» EXERCISE INSTRUCTIONS:
Leave the pictures out. Retype exactly the lines below from the one containing "McKenna Cox, Rachel" through the one containing "Happy Senior Man", and no others.

(Short descriptive text snippets)
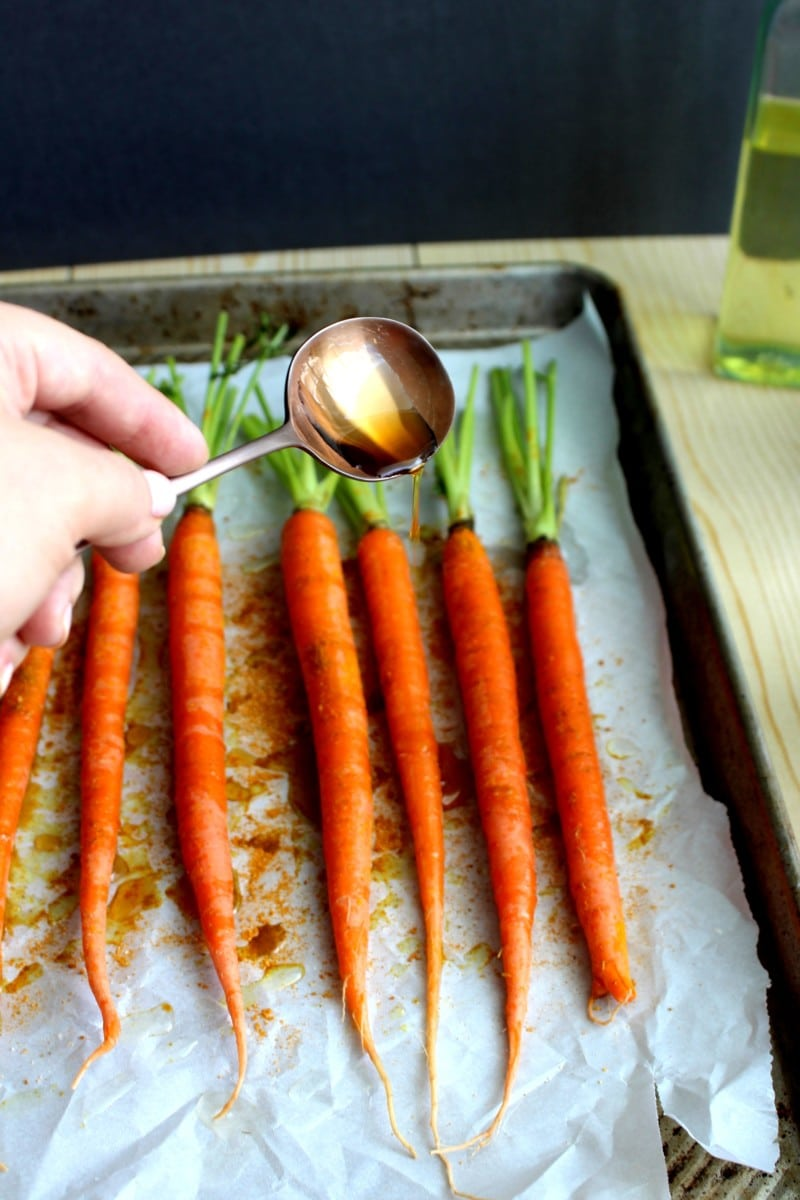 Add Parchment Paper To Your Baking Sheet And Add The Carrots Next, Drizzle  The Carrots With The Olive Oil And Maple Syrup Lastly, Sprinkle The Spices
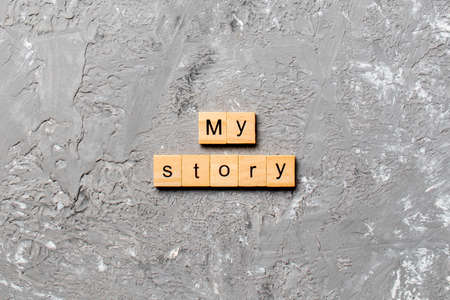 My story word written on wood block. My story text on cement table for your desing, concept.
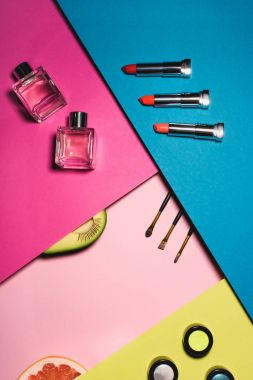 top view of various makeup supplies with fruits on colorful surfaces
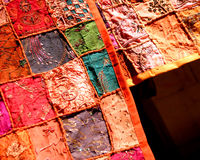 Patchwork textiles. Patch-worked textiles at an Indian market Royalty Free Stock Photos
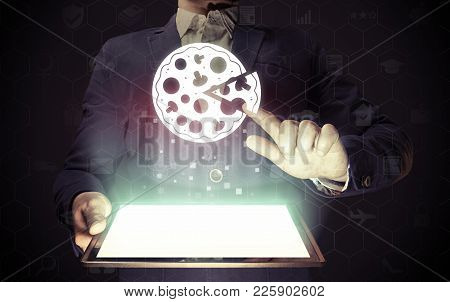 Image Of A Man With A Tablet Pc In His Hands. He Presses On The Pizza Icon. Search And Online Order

...

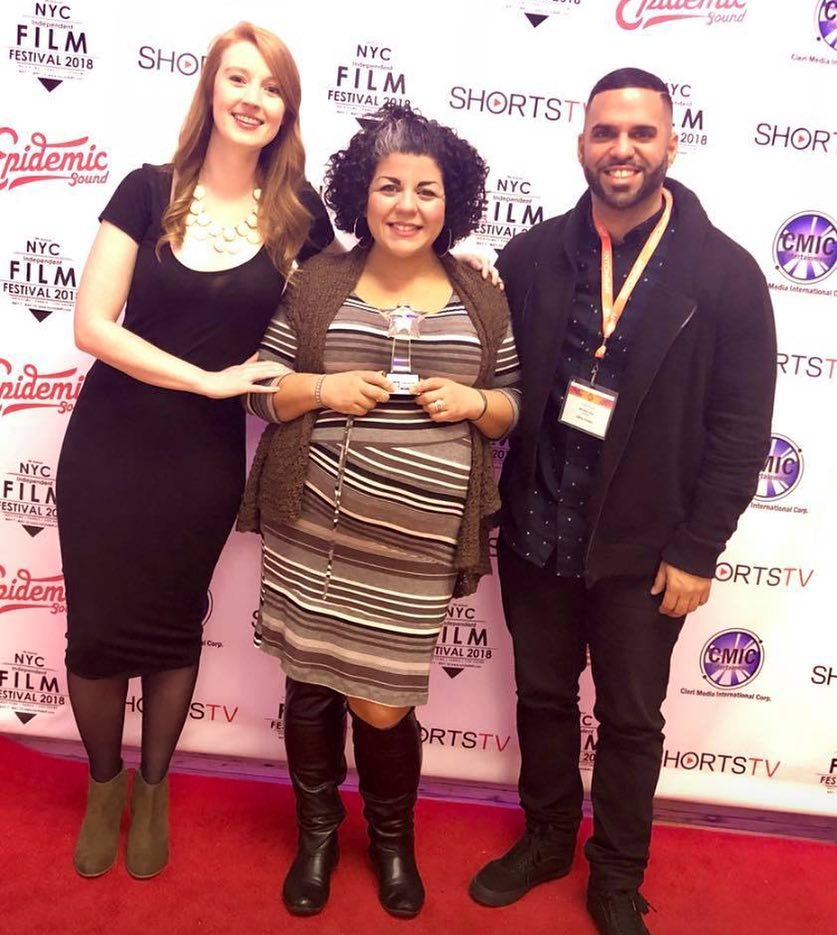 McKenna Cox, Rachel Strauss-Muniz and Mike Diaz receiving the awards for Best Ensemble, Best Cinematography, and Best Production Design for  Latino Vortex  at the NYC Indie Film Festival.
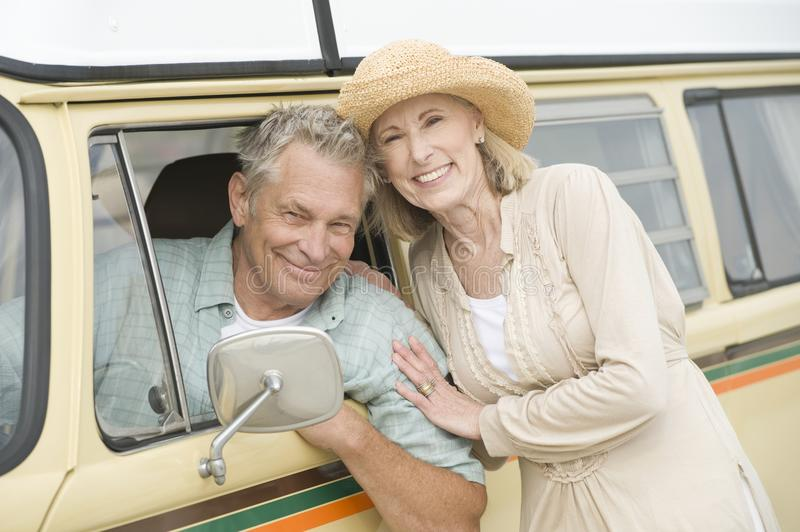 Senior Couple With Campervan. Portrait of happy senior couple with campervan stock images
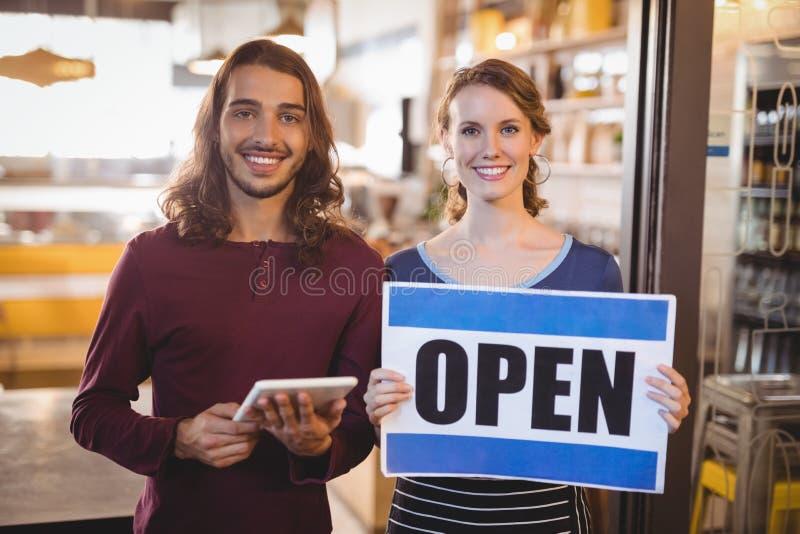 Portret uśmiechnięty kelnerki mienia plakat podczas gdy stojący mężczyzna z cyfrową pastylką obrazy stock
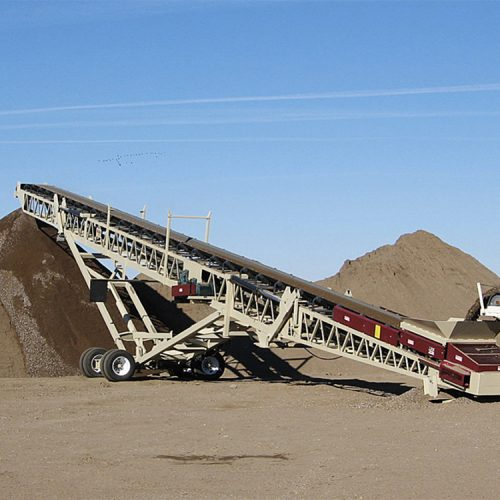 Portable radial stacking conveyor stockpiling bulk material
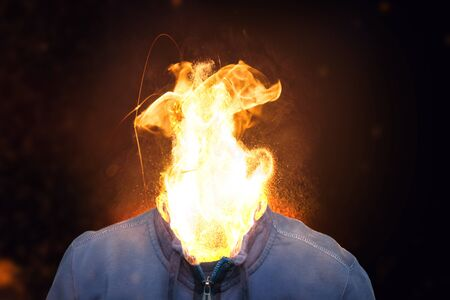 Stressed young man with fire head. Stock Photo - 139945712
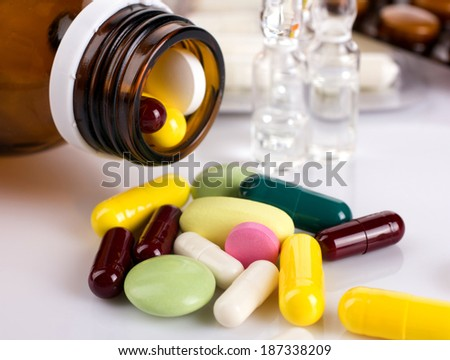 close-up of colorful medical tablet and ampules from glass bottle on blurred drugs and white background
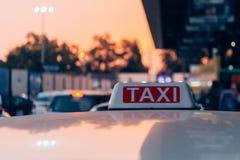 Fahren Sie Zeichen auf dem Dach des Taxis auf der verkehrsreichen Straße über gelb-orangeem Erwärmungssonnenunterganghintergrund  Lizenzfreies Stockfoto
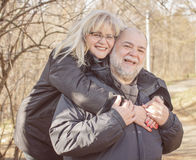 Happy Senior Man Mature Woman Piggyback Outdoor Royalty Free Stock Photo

» ANSWER BOX:
 McKenna Cox, Rachel Strauss-Muniz and Mike Diaz receiving the awards for Best Ensemble, Best Cinematography, and Best Production Design for  Latino Vortex  at the NYC Indie Film Festival.
 Senior Couple With Campervan. Portrait of happy senior couple with campervan stock images
 Portret uśmiechnięty kelnerki mienia plakat podczas gdy stojący mężczyzna z cyfrową pastylką obrazy stock
 Portable radial stacking conveyor stockpiling bulk material
 Stressed young man with fire head. Stock Photo - 139945712
 close-up of colorful medical tablet and ampules from glass bottle on blurred drugs and white background
 Fahren Sie Zeichen auf dem Dach des Taxis auf der verkehrsreichen Straße über gelb-orangeem Erwärmungssonnenunterganghintergrund  Lizenzfreies Stockfoto
 Happy Senior Man Mature Woman Piggyback Outdoor Royalty Free Stock Photo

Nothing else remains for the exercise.